• About this exercise
Nothing should appear in the answer except the lines from the one containing "class: Mammalia" through the end of the listing, repeated exactly.

=== Begin Enclosure ===

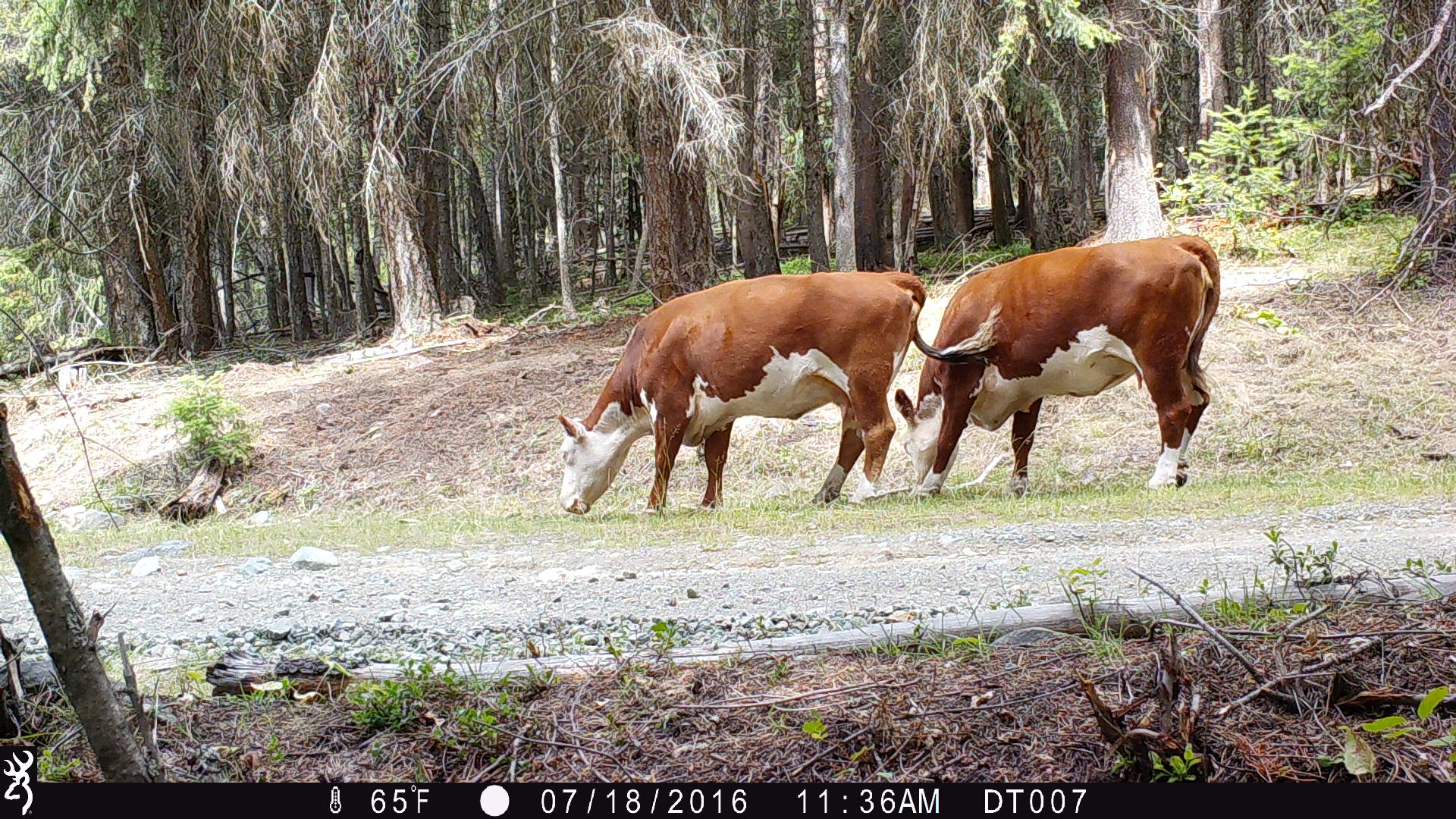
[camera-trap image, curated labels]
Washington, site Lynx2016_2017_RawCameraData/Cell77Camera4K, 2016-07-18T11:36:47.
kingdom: Animalia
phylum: Chordata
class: Mammalia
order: Artiodactyla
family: Bovidae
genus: Bos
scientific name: Bos taurus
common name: domestic cattle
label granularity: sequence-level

=== End Enclosure ===

• Solution to this exercise
class: Mammalia
order: Artiodactyla
family: Bovidae
genus: Bos
scientific name: Bos taurus
common name: domestic cattle
label granularity: sequence-level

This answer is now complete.